Friday, June 28, 2024

Down the rabbit hole

Down the rabbit hole I go. Yes, still exploring the landscape of the Beara Peninsula. And still discovering how to paint skies. But now with gouache. And some Gansai Tambi Japanese watercolours. I have to admit it's fun to be able to add a sliver of light onto a dark mountain! I worked quite wet on hot-press paper, and I'm not sure if this would work in my accordion sketchbook. But maybe I will try. And add some Neocolor on top of the mountain for more texture. Did I enjoy the process? Yes. Am I following a nudge? Definitely.




Thursday, June 27, 2024

A distraction? Gouache swatches

Can you see me diverging from my current thread? Got a delivery of lovely gouache tubes and the cute little box from Artemiranda that I had seen on Maru Godas's Instagram. Couldn't resist it!!

As if I don't have enough colours!! But gouache is like candy. So hard to resist!! Particularly when they have Japanese names.

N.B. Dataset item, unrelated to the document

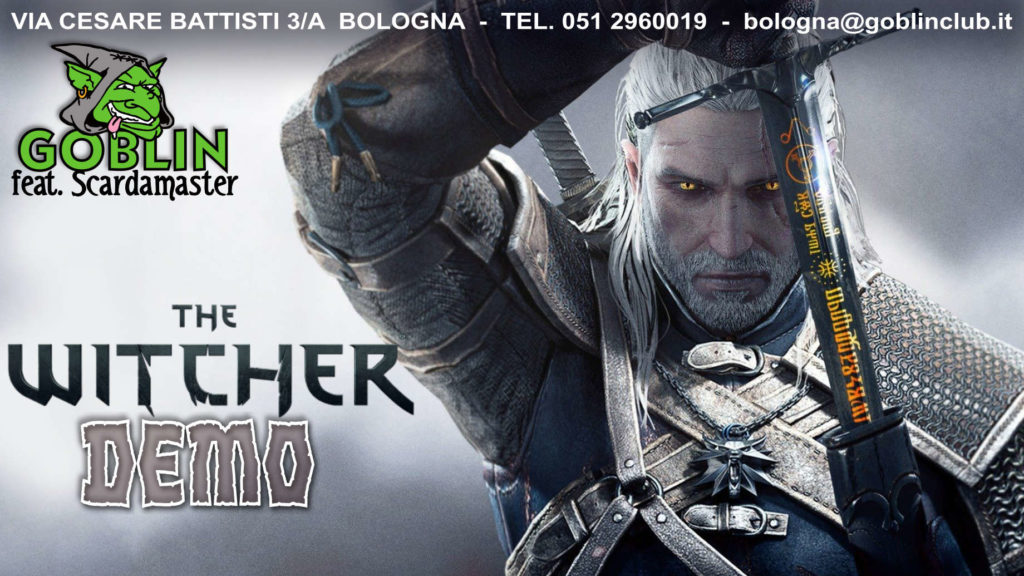 The Witcher: Demo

Love love love the green mixes! The kouji and tokiwamidori both contain the same yellow, PY83 (and Indian yellow, Google tells me). Mixing with white and with black is an extra treat with gouache, something I don't do in watercolours. Mixing with white creates all these lovely pastel colours!



 

Wednesday, June 26, 2024

Clouds over the peninsula 2

Another interpretation of the same scene, this time done on Seawhite of Brighton paper rather than watercolour paper. As the paper is really white, there's a better sense of light in the clouds. Also, I used Holbein Blue Compose, which is a mix of PB15 and PW6. The white in it gives a gouache effect when mixing, which reminded me of my gouache clouds in Wild Watercolour with Dolores Phelps. I will follow that thread. Amongst other threads! Lots of Neocolor added for the hills. And also, I had loosely drawn the clouds with a light-blue pencil, which helped me with the general shapes.


Pencil and Neocolr scribbles:


Tuesday, June 25, 2024

Clouds over the peninsula 1

I wanted to explore clouds some more, while still staying on my theme of the Beara peninsula. So this is a view looking North I think, using the same mix as previously. I added a little natural sienna to bring a sense of light. And I wanted to give the clouds more body. But they got too dark and purple really. I need to find the happy medium.




Monday, June 24, 2024

Smokin

Forgot to take my photo on location. But if I had taken it, you would see that the name of the restaurant isn't Smokin, but Smokin Bones. I just didn't have enough room for so many letters. The sign on the left is done with a white gel pen, and the one on the right by painting around. I'm not great with lettering. Just not interested in it, I think. 

Started this sketch with my Sailor Fude, then watercolour. I was very unhappy with it, until I added Neocolor in accents to create reflections and add light. Then I was happy!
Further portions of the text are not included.